Mere Christianity: The Great Sin

I am currently re-reading one of my favorite books of all time,”Mere Christianity” by C.S. Lewis (Clive Staples Lewis 1898- 1963). While most people might have read it already, I take it some haven’t, ergo my willing to share some of it’s valuable information.

But first a small bio: Published in 1952, this book was based on a series of broadcasts by radio during WWII meant for soldiers at war. Lewis’ talks were basically set out to explain the belief that was (and still is) common to all Christians. He provides an opportunity for believers & non believers to hear a rational & enticing case for the Christian faith, viewed from a moral & intellectual perspective. The book is a bit dated but it’s information holds fresh & true today. His thought-provoking views on the Christian faith turned into this brilliant yet simple masterpiece. An excerpt of this book:

“(this book) asks us to recognize that the great religious struggle is not fought on a spectacular battleground, but within the ordinary human heart, when every morning we awake and feel the pressures of the day crowding in on us, and we must decide what sort of immortals we wish to be”- Kathleen Norris (forward)

I wish to share what I consider the most important topics of this book, by addressing them in random sections. I shall write some excerpts textually (they are pretty much self-explanatory so there is no need to rephrase them) with a bit of my personal take.

The Great Sin

“There is one vice of which no man in the world is free; which everyone in the world loathes when he sees it in someone else; and of which hardly any people ever imagine that they are guilty themselves. I have very seldom met anyone, who showed the slightest mercy to it in others. There is no fault which makes a man more unpopular, and no fault we are more unconscious of in ourselves. And the more we have it ourselves, the more we dislike it in others. The vice I am talking of is pride.” (pg. 121)
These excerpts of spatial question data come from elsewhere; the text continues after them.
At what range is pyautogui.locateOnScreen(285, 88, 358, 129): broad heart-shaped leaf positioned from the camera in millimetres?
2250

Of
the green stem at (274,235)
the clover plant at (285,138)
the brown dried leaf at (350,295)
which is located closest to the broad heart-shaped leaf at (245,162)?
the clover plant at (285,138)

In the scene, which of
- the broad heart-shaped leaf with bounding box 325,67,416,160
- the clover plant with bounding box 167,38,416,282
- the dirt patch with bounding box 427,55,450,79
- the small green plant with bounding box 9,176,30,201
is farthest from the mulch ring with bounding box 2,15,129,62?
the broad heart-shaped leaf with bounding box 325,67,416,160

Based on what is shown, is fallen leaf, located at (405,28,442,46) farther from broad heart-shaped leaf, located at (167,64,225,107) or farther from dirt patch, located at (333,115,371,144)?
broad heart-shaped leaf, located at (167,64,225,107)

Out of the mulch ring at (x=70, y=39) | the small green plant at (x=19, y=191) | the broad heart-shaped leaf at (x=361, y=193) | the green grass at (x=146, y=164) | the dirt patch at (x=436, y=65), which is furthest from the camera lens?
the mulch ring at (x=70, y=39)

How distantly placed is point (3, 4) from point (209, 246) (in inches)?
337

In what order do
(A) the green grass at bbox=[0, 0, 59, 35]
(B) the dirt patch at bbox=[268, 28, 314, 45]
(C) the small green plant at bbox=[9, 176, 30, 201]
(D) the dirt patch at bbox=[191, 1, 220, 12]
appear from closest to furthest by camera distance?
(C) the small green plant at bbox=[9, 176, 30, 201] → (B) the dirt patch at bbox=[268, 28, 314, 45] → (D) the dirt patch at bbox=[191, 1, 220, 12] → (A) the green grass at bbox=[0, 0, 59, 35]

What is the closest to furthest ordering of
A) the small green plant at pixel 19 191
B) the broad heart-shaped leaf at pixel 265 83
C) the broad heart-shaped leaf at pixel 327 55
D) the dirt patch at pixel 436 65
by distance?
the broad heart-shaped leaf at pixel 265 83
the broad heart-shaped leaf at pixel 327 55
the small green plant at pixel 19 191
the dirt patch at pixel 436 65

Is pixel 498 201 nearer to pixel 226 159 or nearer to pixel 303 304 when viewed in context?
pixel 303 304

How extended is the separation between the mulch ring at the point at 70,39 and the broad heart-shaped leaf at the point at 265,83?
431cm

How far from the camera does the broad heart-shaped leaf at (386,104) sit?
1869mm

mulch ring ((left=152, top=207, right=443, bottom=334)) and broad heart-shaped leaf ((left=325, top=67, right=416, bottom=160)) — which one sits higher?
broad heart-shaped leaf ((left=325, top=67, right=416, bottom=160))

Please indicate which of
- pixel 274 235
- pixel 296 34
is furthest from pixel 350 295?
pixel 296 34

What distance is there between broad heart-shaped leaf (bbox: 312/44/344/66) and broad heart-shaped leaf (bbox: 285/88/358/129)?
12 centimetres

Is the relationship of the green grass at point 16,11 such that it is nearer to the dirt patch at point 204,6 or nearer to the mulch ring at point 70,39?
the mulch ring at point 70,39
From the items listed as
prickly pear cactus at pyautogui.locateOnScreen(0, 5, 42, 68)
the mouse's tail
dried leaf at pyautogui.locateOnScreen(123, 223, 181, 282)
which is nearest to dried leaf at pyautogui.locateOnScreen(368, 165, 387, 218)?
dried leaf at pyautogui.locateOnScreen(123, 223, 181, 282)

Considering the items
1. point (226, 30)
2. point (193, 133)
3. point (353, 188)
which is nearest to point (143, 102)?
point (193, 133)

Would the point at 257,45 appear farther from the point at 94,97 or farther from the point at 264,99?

– Pride as in self-conceit not pride in somebody else’s achievements. –

“If you want to find out how proud you are the easiest way is to ask yourself, ‘How much do I dislike it when other people snub me, or refuse to take any notice of me, or shove their oar in, or patronise me, or show off?’ – The worse you feel, the more pride you are holding in.- The point is that each person’s pride is in competition with everybody else’s pride. It is because I wanted to be the big noise at the party that I’m so annoyed at someone else being the big noise.” (pg. 122)

“Pride gets no pleasure out of having something, only out of having more of it than the next man. We say that people are proud of being rich, or clever, or good-looking, but they are not. They are proud of being richer, or cleverer, or better-looking than others. If every one else became equally rich, or clever, or good-looking there would be nothing to be proud about. It is the comparison that makes you proud – the pleasure of being above the rest.- Once the element of comparison is gone, pride has gone.” (pg. 122)

“…God opposes the proud but gives grace to the humble.”- 1Peter 5:5

“In God you come up against something which is in every respect immeasurably superior to yourself. Unless you know God as that, you do not know God at all. As long as you are proud you cannot know God. A proud man is always looking down on things and people. And, of course, as long as you are looking down, you cannot see something that is above you.” (pg. 124)

– Proud people only feel comfortable among those to which they feel superior.-

“The vain person wants praise, applause, admiration, too much and is always angling for it. (Vanity) is a fault, but a child-like one. It shows that you are not completely contented with your own admiration. The real black, diabolical pride, comes when you look down on others so much that you do not care what they think of you. Of course, it is very right, and often our duty, not to care what people think of us, if we do so for the right reason – because we care so incomparably more what God thinks.- But the proud man has a different reason for not caring. He says: ‘Why should I care for the applause of that rabble as if their opinion were worth anything?’ (pg. 126)

“Humility is not thinking less of yourself, but thinking of yourself less”- C.S Lewis

“If you get into any kind of touch with God you will, in fact, be humble – delightedly humble, feeling the infinite relief of having for once got rid of all silly nonsense about your own pride which has made you restless and unhappy all your life.- He is trying to make you humble in order to make this moment possible. I wish I had got a bit further with humility myself, if I had, I could probably tell you more about the relief and comfort of getting rid of the false-self with all its ‘Look at me’ and all its posing and posturing.” (pg.128)

“If anyone would like to acquire humility, I can, I think tell him the first step: To realise that one is proud. If you think you are not conceited, it means you are very conceited indeed.” (pg. 128)

“…we shall not be well so long as we love and admire anything more than we love and admire God”- CS Lewis

By all means feel free to disagree. Lewis’ talks are not written in stone. They are, in fact, his points of view regarding God, Christianity, people, relationships amongst ourselves, God & others. I happen to agree with most of his ideas, hence my sharing it.